_SHORT EXERCISE 1_
State how many lines of the records contain the string "picture", with case counting. Give only the number.

_TEXT SHOWN_
= Cartoonfestival Knokke-Heist =

Annual international festival in the Belgian municipality Knokke-Heist

The Cartoon Festival of Knokke-Heist (Dutch: Cartoonfestival Knokke-Heist) is an annual international festival in the Belgian municipality Knokke-Heist showcasing cartoons from all over the world. Various prizes are also awarded during the festival, including the Golden Hat (Dutch: Gouden hoed), the most prestigious, as well as the Silver Hat (Dutch: Zilveren hoed) and the Bronze Hat (Dutch: Bronzen hoed). It is the oldest cartoon festival in the world, with the first edition taking place in 1962. A book of 100 selected cartoons is published annually.

== History ==
The first festival was organized in 1962 with the theme of tourists. About 25 Belgian cartoonists were approached. Among them were the cartoonists Bob de Moor and Marc Sleen. Other participants included Cram, Dani, GAL, GoT, Hugoké, Pil en Ploeg. The first festival was attended by 17,136 visitors. The first jury included Jos Ghysen, Gaston Durnez, Rik Sabbick and Luc Verstraete.

_SHORT EXERCISE 2_
Translate this sentence from the cartoon festival text into Spanish: "A book of 100 selected cartoons is published annually."

Spatial reasoning question records
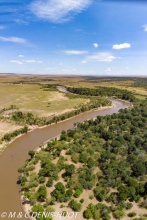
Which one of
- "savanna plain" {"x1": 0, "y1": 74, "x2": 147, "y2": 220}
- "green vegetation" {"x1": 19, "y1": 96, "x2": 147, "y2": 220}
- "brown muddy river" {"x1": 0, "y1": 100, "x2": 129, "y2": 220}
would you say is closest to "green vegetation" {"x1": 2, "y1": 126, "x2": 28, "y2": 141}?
"savanna plain" {"x1": 0, "y1": 74, "x2": 147, "y2": 220}

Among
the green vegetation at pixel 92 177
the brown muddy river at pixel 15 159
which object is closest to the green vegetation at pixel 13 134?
the brown muddy river at pixel 15 159

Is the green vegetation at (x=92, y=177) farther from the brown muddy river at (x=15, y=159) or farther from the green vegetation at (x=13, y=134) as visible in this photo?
the green vegetation at (x=13, y=134)

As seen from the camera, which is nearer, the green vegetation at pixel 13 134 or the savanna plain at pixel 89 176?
the savanna plain at pixel 89 176

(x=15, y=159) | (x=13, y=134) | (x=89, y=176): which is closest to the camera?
(x=89, y=176)

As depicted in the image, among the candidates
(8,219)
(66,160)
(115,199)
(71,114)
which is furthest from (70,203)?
(71,114)

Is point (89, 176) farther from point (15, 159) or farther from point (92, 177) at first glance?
point (15, 159)

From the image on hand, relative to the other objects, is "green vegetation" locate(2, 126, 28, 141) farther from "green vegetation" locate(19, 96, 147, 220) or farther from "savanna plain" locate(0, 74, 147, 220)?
"green vegetation" locate(19, 96, 147, 220)

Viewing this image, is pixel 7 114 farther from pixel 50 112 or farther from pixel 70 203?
pixel 70 203

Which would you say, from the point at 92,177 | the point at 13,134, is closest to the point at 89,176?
the point at 92,177
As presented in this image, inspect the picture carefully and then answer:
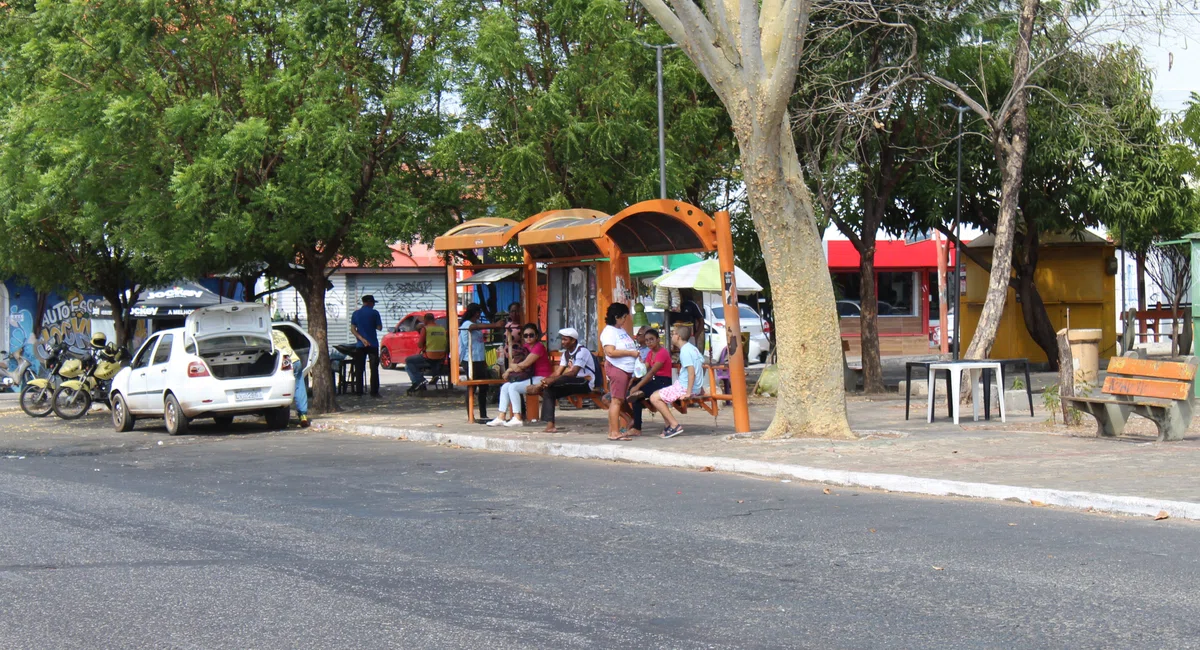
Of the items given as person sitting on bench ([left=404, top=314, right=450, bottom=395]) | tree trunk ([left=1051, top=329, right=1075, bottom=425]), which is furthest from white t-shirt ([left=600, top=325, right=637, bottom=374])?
person sitting on bench ([left=404, top=314, right=450, bottom=395])

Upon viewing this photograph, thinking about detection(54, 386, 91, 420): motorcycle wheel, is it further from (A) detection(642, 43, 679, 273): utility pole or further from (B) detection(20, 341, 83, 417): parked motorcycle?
(A) detection(642, 43, 679, 273): utility pole

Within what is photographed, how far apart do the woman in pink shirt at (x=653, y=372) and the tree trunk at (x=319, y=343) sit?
7.74 m

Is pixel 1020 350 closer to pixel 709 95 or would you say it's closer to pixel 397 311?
pixel 709 95

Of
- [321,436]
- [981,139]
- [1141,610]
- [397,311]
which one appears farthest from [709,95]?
[397,311]

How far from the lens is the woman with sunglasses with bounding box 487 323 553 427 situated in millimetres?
15797

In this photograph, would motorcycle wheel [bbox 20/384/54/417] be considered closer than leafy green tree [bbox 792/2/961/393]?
No

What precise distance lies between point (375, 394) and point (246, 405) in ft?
24.3

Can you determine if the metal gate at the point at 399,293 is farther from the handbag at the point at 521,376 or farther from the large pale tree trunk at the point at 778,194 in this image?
the large pale tree trunk at the point at 778,194

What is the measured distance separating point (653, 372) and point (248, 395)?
6.61 metres

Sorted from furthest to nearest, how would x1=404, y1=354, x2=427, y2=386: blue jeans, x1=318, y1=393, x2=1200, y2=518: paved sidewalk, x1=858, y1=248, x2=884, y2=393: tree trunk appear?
x1=404, y1=354, x2=427, y2=386: blue jeans, x1=858, y1=248, x2=884, y2=393: tree trunk, x1=318, y1=393, x2=1200, y2=518: paved sidewalk

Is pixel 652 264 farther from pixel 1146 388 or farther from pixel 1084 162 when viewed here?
pixel 1146 388

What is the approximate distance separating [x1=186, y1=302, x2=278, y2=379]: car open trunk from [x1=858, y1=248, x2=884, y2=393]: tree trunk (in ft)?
32.4

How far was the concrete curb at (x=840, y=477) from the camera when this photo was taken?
8.91m

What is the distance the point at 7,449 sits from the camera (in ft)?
51.1
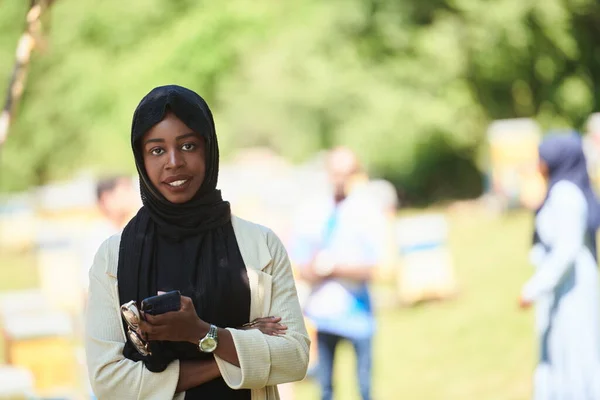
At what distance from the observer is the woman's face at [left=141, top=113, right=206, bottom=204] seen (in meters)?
2.50

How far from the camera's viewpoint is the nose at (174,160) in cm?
249

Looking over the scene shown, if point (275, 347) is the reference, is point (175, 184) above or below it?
above

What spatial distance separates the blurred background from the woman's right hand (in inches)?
436

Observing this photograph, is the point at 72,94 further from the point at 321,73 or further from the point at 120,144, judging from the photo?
the point at 321,73

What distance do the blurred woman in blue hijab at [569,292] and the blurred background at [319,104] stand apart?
7.17 meters

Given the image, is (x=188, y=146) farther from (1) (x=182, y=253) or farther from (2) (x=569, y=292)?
(2) (x=569, y=292)

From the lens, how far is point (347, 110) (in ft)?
87.0

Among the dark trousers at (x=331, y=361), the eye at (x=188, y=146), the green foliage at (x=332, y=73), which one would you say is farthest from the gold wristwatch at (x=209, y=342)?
the green foliage at (x=332, y=73)

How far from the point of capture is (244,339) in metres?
2.47

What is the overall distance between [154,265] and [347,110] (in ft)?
79.4

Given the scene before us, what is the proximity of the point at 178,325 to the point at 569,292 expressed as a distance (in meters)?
4.25

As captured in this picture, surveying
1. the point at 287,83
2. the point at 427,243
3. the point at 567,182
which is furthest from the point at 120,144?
the point at 567,182

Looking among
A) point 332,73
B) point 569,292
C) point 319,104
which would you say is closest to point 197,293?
point 569,292

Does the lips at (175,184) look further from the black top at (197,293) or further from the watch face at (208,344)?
the watch face at (208,344)
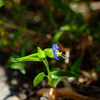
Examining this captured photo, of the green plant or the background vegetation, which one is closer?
the green plant

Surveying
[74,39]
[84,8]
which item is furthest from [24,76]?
[84,8]

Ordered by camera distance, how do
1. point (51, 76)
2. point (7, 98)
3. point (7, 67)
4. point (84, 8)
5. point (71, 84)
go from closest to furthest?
1. point (51, 76)
2. point (7, 98)
3. point (71, 84)
4. point (7, 67)
5. point (84, 8)

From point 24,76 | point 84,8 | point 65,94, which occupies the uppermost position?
point 84,8

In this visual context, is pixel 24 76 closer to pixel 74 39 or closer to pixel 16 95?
pixel 16 95

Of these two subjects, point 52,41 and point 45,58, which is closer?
point 45,58

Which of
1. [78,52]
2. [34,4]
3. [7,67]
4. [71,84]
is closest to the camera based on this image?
[71,84]

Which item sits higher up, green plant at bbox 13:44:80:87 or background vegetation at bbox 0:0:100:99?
background vegetation at bbox 0:0:100:99

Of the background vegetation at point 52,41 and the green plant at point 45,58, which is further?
the background vegetation at point 52,41

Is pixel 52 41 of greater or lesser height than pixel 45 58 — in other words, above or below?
above

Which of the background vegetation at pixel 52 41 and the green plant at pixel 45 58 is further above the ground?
the background vegetation at pixel 52 41

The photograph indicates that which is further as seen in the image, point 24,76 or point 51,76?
point 24,76

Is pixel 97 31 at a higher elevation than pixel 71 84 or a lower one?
higher
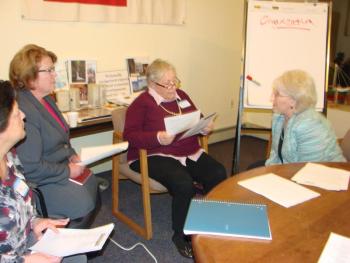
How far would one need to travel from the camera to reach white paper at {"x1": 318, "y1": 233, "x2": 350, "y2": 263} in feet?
3.32

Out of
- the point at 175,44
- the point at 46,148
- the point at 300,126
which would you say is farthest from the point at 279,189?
the point at 175,44

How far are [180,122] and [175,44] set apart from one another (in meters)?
1.83

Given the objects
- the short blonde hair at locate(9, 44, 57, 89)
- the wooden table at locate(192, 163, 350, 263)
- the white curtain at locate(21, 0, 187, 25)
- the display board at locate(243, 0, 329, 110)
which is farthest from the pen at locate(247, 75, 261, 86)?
the short blonde hair at locate(9, 44, 57, 89)

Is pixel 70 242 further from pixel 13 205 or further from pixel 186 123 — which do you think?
pixel 186 123

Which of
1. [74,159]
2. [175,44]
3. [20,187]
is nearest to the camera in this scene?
[20,187]

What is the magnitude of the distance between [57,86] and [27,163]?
1255mm

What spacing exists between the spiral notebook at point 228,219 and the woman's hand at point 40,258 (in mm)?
498

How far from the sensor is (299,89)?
202 centimetres

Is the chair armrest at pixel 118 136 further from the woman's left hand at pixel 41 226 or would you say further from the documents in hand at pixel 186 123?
the woman's left hand at pixel 41 226

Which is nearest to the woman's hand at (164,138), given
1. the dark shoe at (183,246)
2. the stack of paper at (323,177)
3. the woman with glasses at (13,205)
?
the dark shoe at (183,246)

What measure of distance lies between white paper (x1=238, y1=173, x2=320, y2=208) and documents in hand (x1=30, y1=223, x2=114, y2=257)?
633 mm

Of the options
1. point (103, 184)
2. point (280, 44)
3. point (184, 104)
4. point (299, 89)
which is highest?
point (280, 44)

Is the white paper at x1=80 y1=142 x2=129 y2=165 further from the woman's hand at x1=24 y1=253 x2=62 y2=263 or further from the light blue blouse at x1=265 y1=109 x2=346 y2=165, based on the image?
the light blue blouse at x1=265 y1=109 x2=346 y2=165

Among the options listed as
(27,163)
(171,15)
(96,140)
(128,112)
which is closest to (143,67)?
(171,15)
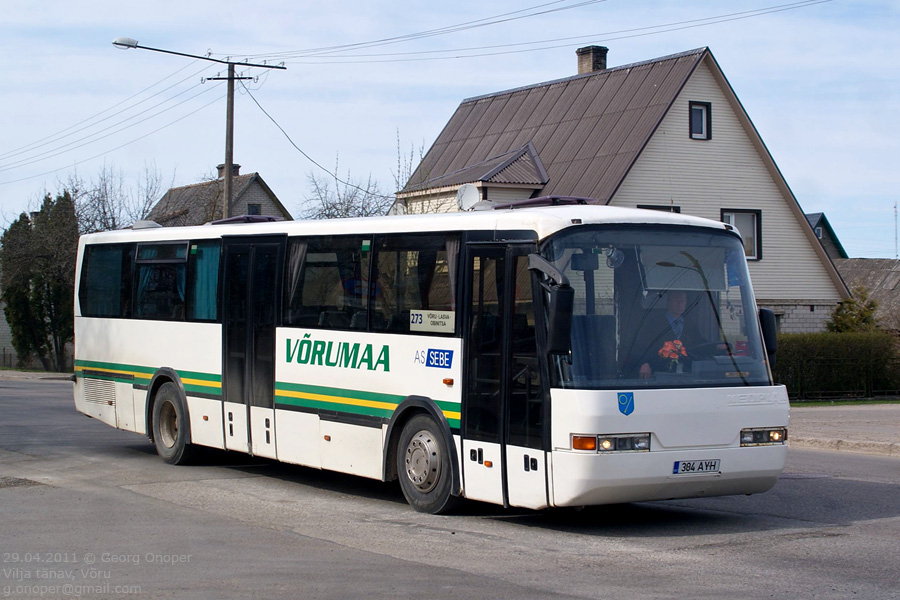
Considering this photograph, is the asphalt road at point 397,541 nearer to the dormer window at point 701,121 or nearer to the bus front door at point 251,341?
the bus front door at point 251,341

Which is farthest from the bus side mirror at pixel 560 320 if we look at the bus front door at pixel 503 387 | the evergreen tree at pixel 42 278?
the evergreen tree at pixel 42 278

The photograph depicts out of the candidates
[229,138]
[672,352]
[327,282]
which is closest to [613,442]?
[672,352]

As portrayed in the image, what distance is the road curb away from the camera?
55.4 feet

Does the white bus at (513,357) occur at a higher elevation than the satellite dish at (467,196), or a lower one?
lower

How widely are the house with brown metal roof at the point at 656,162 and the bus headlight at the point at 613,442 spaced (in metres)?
23.3

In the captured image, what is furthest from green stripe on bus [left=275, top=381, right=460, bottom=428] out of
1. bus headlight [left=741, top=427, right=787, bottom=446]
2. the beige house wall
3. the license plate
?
the beige house wall

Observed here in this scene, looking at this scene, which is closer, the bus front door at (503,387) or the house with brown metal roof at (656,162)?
the bus front door at (503,387)

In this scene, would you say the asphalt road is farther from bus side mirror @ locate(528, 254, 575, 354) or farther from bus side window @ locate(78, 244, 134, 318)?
bus side window @ locate(78, 244, 134, 318)

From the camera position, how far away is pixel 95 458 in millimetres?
15039

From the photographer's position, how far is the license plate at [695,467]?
9.31m

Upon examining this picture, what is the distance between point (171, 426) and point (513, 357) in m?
6.74

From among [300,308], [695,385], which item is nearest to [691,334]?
[695,385]

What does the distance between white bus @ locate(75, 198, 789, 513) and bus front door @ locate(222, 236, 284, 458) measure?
29 millimetres

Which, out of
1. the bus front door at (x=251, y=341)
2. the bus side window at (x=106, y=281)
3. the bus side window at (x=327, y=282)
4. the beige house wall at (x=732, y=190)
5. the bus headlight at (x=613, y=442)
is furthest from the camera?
the beige house wall at (x=732, y=190)
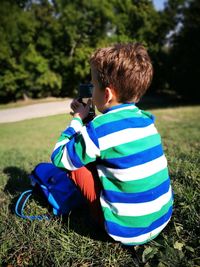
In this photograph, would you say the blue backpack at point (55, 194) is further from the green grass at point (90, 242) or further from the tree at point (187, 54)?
the tree at point (187, 54)

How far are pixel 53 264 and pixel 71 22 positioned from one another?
2488 centimetres

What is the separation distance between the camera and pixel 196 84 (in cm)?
1867

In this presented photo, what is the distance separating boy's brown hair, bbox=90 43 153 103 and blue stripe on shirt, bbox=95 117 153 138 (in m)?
0.20

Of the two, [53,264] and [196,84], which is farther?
[196,84]

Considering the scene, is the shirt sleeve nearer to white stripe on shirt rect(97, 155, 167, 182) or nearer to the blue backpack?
white stripe on shirt rect(97, 155, 167, 182)

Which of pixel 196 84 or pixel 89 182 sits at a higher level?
pixel 89 182

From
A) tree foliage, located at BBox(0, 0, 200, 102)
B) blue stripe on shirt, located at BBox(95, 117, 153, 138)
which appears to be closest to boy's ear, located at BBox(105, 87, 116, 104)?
blue stripe on shirt, located at BBox(95, 117, 153, 138)

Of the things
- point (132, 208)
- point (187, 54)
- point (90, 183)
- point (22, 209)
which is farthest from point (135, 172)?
point (187, 54)

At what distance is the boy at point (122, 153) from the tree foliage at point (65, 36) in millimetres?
19722

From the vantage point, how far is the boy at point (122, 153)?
6.23ft

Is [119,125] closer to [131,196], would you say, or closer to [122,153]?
[122,153]

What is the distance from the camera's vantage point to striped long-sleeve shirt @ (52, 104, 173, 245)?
1.89 m

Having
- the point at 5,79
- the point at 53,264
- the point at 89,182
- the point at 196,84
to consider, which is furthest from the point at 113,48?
the point at 5,79

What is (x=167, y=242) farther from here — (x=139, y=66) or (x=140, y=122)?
(x=139, y=66)
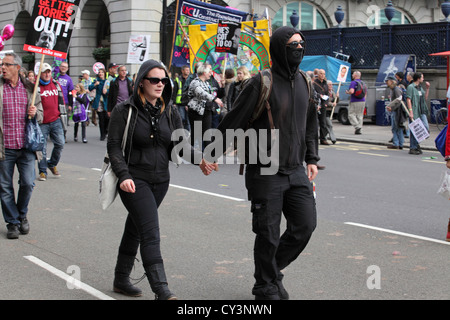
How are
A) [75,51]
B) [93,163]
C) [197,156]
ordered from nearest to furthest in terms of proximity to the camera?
[197,156]
[93,163]
[75,51]

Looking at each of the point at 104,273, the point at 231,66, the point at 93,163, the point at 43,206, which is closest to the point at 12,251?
the point at 104,273

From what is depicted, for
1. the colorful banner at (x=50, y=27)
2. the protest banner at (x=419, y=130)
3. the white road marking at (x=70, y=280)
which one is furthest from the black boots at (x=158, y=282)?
the protest banner at (x=419, y=130)

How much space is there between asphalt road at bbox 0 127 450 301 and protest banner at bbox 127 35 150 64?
10016 mm

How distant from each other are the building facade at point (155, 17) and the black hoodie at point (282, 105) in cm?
2384

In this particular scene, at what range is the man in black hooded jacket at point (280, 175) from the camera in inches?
195

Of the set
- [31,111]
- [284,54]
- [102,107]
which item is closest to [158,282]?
[284,54]

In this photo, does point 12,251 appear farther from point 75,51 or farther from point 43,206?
point 75,51

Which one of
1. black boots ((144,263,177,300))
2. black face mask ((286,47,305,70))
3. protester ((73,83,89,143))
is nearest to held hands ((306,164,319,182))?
black face mask ((286,47,305,70))

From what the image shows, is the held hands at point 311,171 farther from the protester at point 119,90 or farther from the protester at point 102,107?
the protester at point 102,107

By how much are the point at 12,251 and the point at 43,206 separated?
7.82 ft

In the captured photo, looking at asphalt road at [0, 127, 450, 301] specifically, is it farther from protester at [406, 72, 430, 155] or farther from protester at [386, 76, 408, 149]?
protester at [386, 76, 408, 149]

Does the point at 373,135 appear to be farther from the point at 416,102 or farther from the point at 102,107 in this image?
the point at 102,107
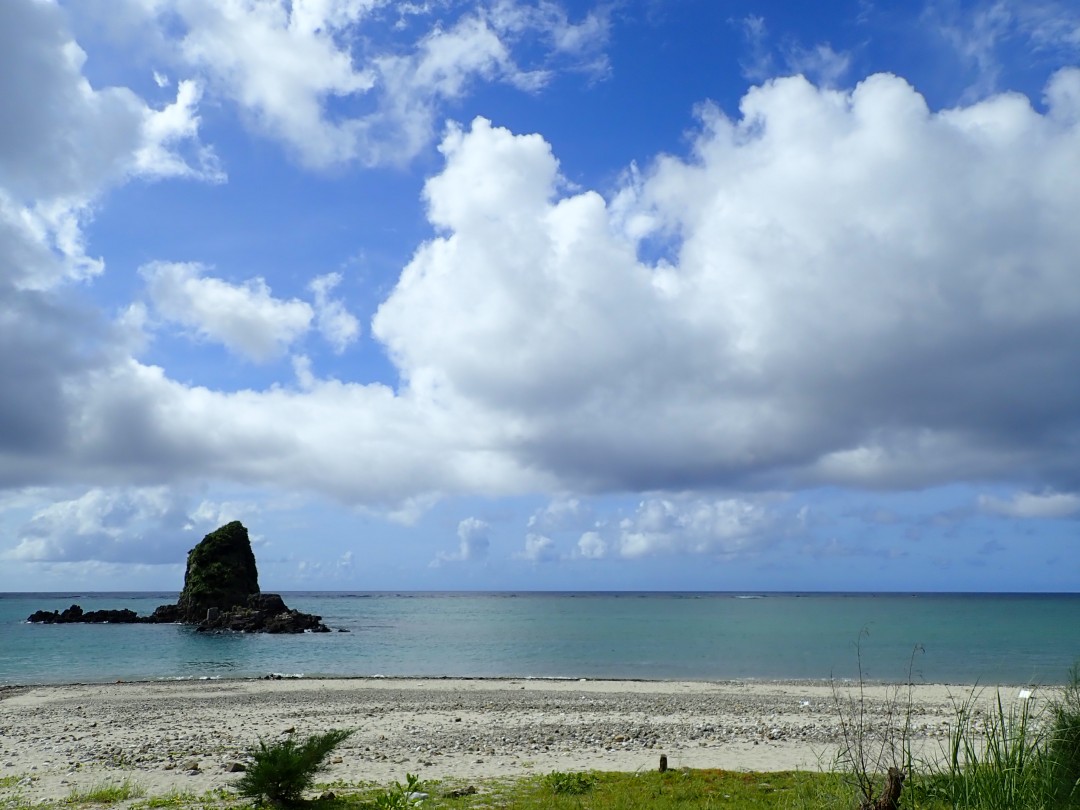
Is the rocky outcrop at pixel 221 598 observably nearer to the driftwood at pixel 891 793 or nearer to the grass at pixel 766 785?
the grass at pixel 766 785

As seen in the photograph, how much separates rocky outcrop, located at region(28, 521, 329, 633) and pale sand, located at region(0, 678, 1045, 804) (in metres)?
67.5

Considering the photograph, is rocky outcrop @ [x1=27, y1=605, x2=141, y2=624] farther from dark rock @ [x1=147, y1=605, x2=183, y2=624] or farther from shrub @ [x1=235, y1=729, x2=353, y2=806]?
shrub @ [x1=235, y1=729, x2=353, y2=806]

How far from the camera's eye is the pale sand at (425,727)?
1870cm

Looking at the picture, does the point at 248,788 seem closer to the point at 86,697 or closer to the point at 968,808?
the point at 968,808

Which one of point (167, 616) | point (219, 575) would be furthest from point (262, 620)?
point (167, 616)

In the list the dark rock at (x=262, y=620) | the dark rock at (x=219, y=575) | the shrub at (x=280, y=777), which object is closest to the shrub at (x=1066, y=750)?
the shrub at (x=280, y=777)

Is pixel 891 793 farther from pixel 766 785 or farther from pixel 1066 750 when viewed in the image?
pixel 766 785

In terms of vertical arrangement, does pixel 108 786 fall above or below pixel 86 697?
above

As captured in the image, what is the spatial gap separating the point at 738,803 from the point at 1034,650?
66.0 m

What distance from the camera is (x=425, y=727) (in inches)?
1037

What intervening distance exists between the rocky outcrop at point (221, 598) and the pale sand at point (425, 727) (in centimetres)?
6753

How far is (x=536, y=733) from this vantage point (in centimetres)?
2386

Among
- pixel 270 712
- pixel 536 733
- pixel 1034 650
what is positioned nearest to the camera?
→ pixel 536 733

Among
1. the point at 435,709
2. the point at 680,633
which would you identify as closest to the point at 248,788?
the point at 435,709
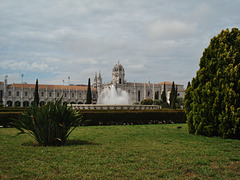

_WRITTEN ANSWER 1_
4

_WRITTEN ANSWER 2_
Cada año se publica un libro con 100 caricaturas seleccionadas.